» **Exercise description**
Print exactly the lines that run from the one containing "Венера раздевается для ванны" to the final line of the data, both included, and print none of the pictures.

» **Stored data**
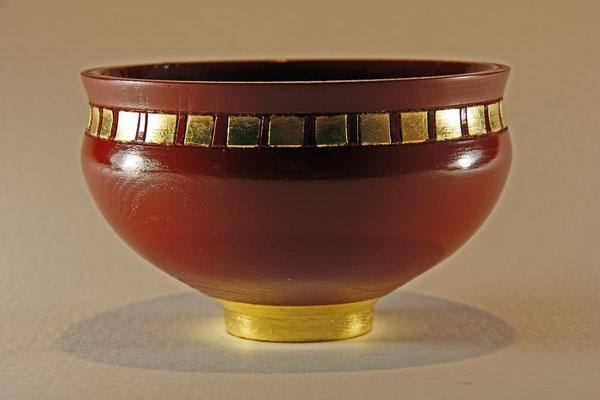 """Schale  """"étude 1"""" - Wildkirsche  / h = 8 cm / Ǿ = 13,5 cm / Oberfläche:  - Gessoauftrag - Urushi rot - Zierleiste und Sockel: Blattgold 24 Karat / Preis: 520,00 €"""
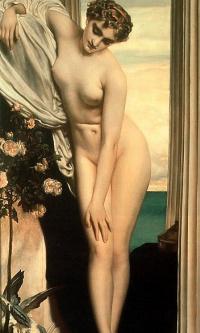 Венера раздевается для ванны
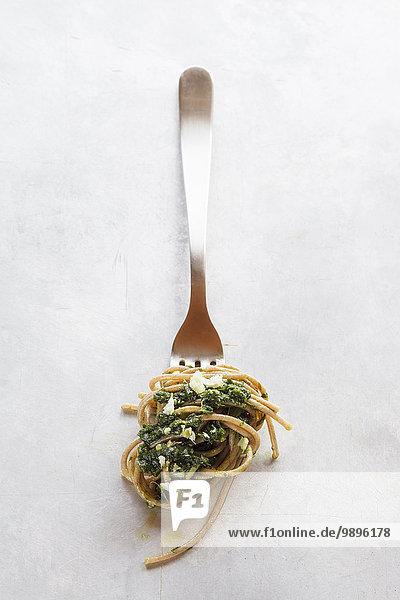 Gabel mit Dinkel-Vollkorn-Spaghetti und Bärlauchpesto
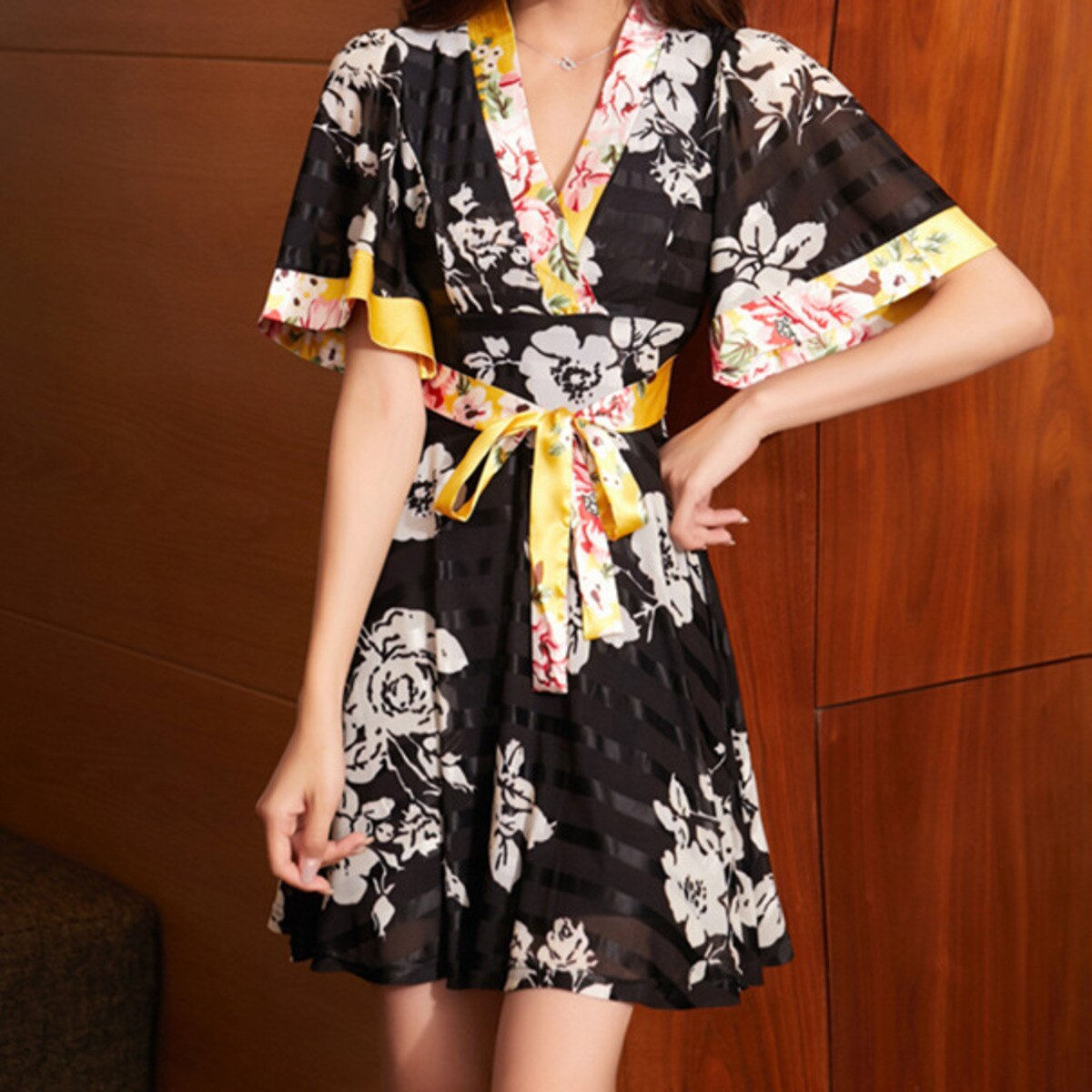 BacklakeGirls 2021 New Women Vintage V Neck Floral Print Bandage Kimono Mini Dress Female Chic Short Sleeve Casual Party Vestido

» **Answer space**
 Венера раздевается для ванны
 Gabel mit Dinkel-Vollkorn-Spaghetti und Bärlauchpesto
 BacklakeGirls 2021 New Women Vintage V Neck Floral Print Bandage Kimono Mini Dress Female Chic Short Sleeve Casual Party Vestido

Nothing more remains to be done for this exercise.